So did some other tests, if I dump this table and restore the dump to table with same schema but different name, then tidb2dw works fine with this new table. What I noticed that Auto increment is not increased in original table, but increased in new table (see screenshots) This tidb was updated from 6.5.0 to 7.5.0. locations random_table

wd0517 commented 9 months ago

I can reproduce Already Exists: Table ****:test_tidb2dw.test\"; Reason: \"duplicate\ error when I manually create a row with duplicate primary key in dumpling file, it's strange.

It would be helpful if you could check for any rows with duplicate primary keys in dumpling files.

So did some other tests, if I dump this table and restore the dump to table with same schema but different name, then tidb2dw works fine with this new table.

How did you dump and restore the table? And please provide the results using the SHOW CREATE TABLE <table_name> statement for both the original and new tables.

wd0517 commented 9 months ago

Remember to clean the GCS storage file or use a new storage path after a failed attempt. I noticed that your GCS file format is test.locations.0000000040000.csv, which is usually due to a dirty storage path, this may be the reason why you got duplicate error.

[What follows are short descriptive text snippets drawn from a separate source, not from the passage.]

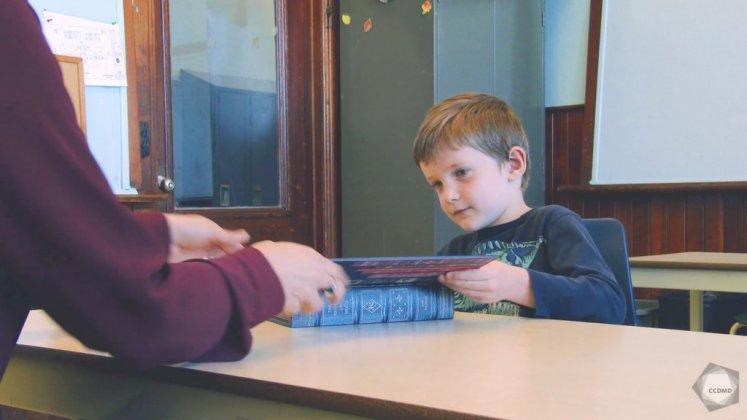 Vidéo : Distinction de l'apparence et de la réalité par un enfant de 5 ans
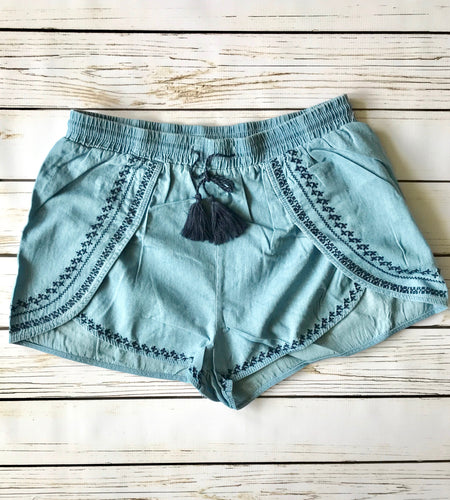 Embroidered Short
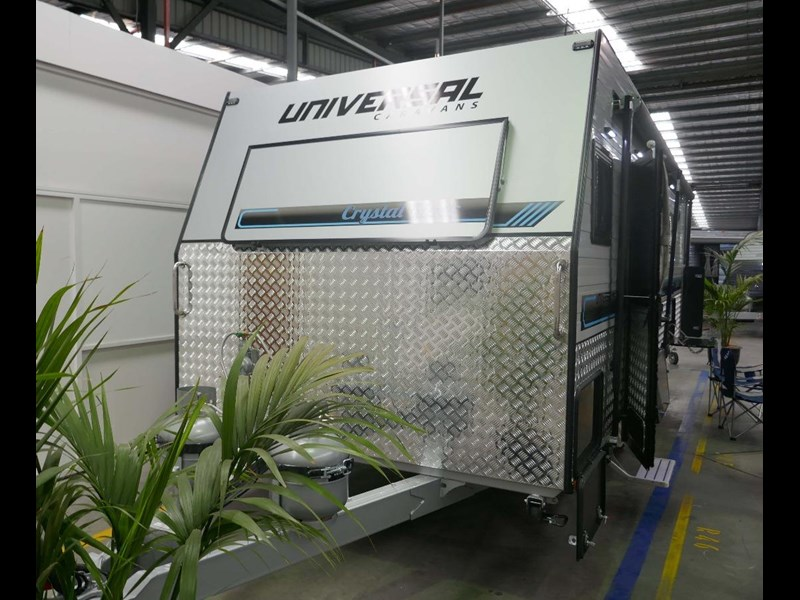 universal caravans crystal river slide out 514925 005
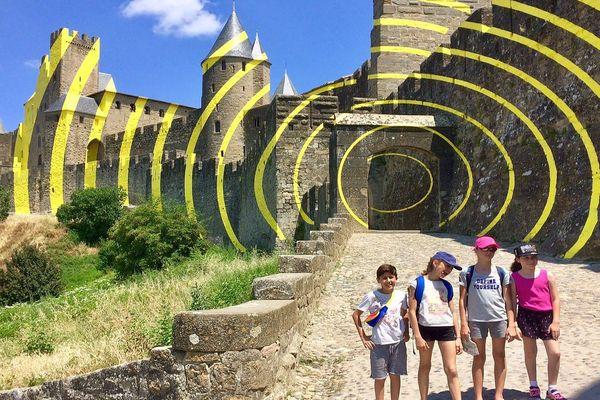 Carcassonne - l'oeuvre de Felice Varini sur les murs de la Cité médiévale - juillet 2018.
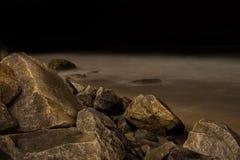 Nabrzeżne ocean skały z nocnym niebem Obrazy Royalty Free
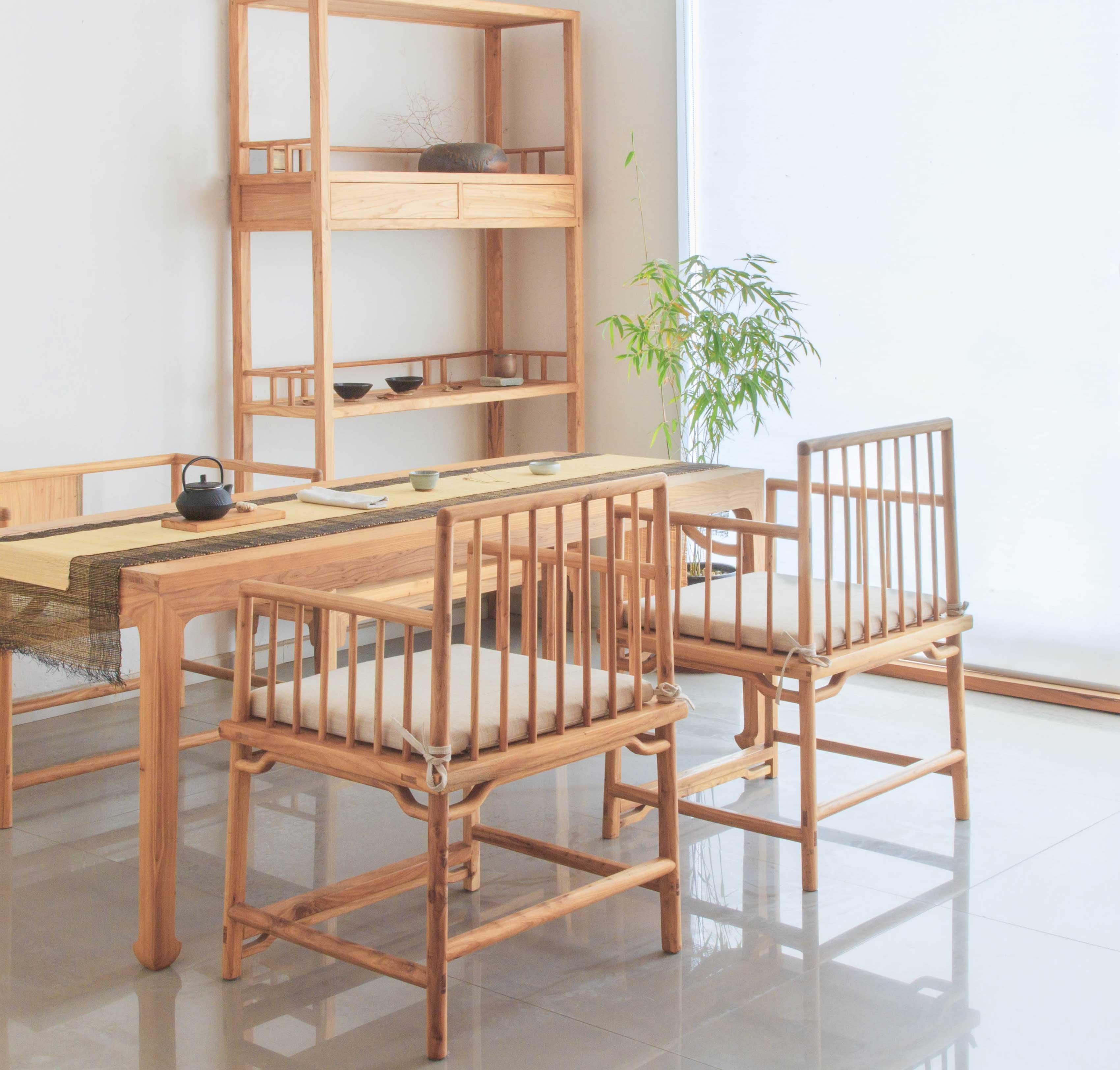 中式空间明式家具色泽幽雅、肌理华美、内向之气韵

eugen-korentsov commented 9 months ago

How did you dump and restore the table

mysqldump database table > table.sql mysql database < table.sql

Show create table locations: locations "CREATE TABLE locations ( id int(11) unsigned NOT NULL AUTO_INCREMENT, parent_id int(11) unsigned NOT NULL DEFAULT '0', country_code varchar(2) DEFAULT NULL, osm_id bigint(20) unsigned DEFAULT NULL, osm_type varchar(8) DEFAULT NULL, type varchar(16) DEFAULT NULL, level tinyint(3) unsigned NOT NULL DEFAULT '0', administrative_level varchar(32) DEFAULT NULL, matching_level tinyint(3) unsigned NOT NULL DEFAULT '3', official tinyint(3) unsigned NOT NULL DEFAULT '1', name_en varchar(100) DEFAULT NULL, name_es varchar(100) DEFAULT NULL, name_de varchar(100) DEFAULT NULL, name_pt varchar(100) DEFAULT NULL, url_en varchar(100) DEFAULT NULL, url_es varchar(100) DEFAULT NULL, url_de varchar(100) DEFAULT NULL, url_pt varchar(100) DEFAULT NULL, secondary_ids varchar(1024) DEFAULT NULL, wp_page_id int(11) DEFAULT NULL, queue_id int(10) unsigned DEFAULT NULL, total_chunks int(11) DEFAULT NULL, processed_chunks int(11) DEFAULT NULL, progress tinyint(4) DEFAULT NULL, estate_update_queue_id int(10) unsigned DEFAULT NULL, estate_total_chunks int(10) unsigned DEFAULT NULL, estate_processed_chunks int(10) unsigned DEFAULT NULL, in_analytics tinyint(3) unsigned NOT NULL DEFAULT '0', latitude float DEFAULT NULL, longitude float DEFAULT NULL, geo_json longtext DEFAULT NULL, available_for_registration tinyint(1) NOT NULL DEFAULT '0', label varchar(255) DEFAULT 'base', zipcode varchar(50) DEFAULT NULL, PRIMARY KEY (id) /T![clustered_index] CLUSTERED /, KEY name (name_en), KEY parent_id (parent_id), KEY country_code (country_code) ) ENGINE=InnoDB DEFAULT CHARSET=utf8 COLLATE=utf8_bin AUTO_INCREMENT=4957988"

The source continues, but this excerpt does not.